Responding to a question about the delay in issuing a United States visa to the Iranian Speaker of Parliament, Mr. Verdugo said that originally the Conference would take place in Morocco, as the same problem with United States visas had occurred five years ago. The United States, however, had given assurance that there would not be any problem this time, and the Conference was held in New York. However, less than one week before the Conference, visas for Cuba and Iran had been denied. Once the Conference had started, the visa for Iran had been authorized, but the Speaker could not make it to New York any more. That was unacceptable, and the Conference had issued a statement in which it expressed its outrage. He was going to talk to United States authorities to see how the issue could be resolved, as the visa denial was an attack on democracy and on the parliamentary system.
Asked about interaction with members of the United States Congress on UN reforms, Mr. Verdugo said that the IPU strongly supported UN reform. One of the tasks speakers of parliament were taking back was to demand of their governments to approve UN reforms.
Mr. Johnsson added that members of Congress had been present during the Conference. From contacts he had had with them, he understood that they also supported reform of the United Nations. Specifically, they would like to see more interaction between parliaments -- themselves included -- and the Organization.
Asked for comments on statements of some countries, among them the United States, saying that there were about 60 democracies present at the United Nations, which would imply that the work of most participants was, if not worthless, doubtful, Mr. Johnsson responded that in his work, he had noted that in a very large number of countries parliaments were becoming stronger and stronger, and were trying to adapt to a rapid changing world where parliaments had to use new tools to exercise oversight, which was a fundamental task in a democracy.

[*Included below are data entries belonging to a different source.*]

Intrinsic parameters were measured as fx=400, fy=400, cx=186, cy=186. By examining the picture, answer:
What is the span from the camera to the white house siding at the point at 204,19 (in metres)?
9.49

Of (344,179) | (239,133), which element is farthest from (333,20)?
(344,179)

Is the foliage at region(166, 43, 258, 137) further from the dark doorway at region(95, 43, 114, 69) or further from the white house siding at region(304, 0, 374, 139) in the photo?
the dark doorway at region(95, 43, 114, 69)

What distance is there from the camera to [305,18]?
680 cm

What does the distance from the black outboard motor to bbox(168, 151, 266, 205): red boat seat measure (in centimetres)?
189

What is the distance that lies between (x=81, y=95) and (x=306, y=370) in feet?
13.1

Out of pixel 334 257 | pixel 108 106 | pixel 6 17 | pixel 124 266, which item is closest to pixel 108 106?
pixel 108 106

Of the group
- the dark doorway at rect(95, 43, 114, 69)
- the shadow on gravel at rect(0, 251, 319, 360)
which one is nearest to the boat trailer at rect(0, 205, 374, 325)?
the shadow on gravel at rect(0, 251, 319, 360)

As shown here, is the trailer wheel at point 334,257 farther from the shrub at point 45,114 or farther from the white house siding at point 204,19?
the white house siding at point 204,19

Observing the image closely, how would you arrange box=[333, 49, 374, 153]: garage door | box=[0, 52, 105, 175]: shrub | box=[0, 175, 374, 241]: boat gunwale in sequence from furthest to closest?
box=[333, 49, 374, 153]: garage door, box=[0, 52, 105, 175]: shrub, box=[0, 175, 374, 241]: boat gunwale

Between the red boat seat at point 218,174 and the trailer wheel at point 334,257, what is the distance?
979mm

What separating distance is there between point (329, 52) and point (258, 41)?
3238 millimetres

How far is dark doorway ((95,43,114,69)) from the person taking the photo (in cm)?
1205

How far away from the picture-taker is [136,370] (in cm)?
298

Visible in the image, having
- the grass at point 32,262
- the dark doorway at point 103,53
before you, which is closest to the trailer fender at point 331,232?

Ms. Mbete added that democracy, by its very nature, meant the will of the people, and parliaments were the voice of the people. It was, therefore, an important institution for humanity. Without the “true voice of the people”, members of the executive branch would take decisions without any consultations and do as they saw fit.
Democracy ensured the will of the majority, of the ordinary people, first of all, through elections, so that parliament itself was the exercise of the will of the people. There must be freedom of speech within the parliament and the ability to differ openly. There also must be accessibility for members of society. It was difficult to determine what country was or was not democratic. The IPU did not point fingers.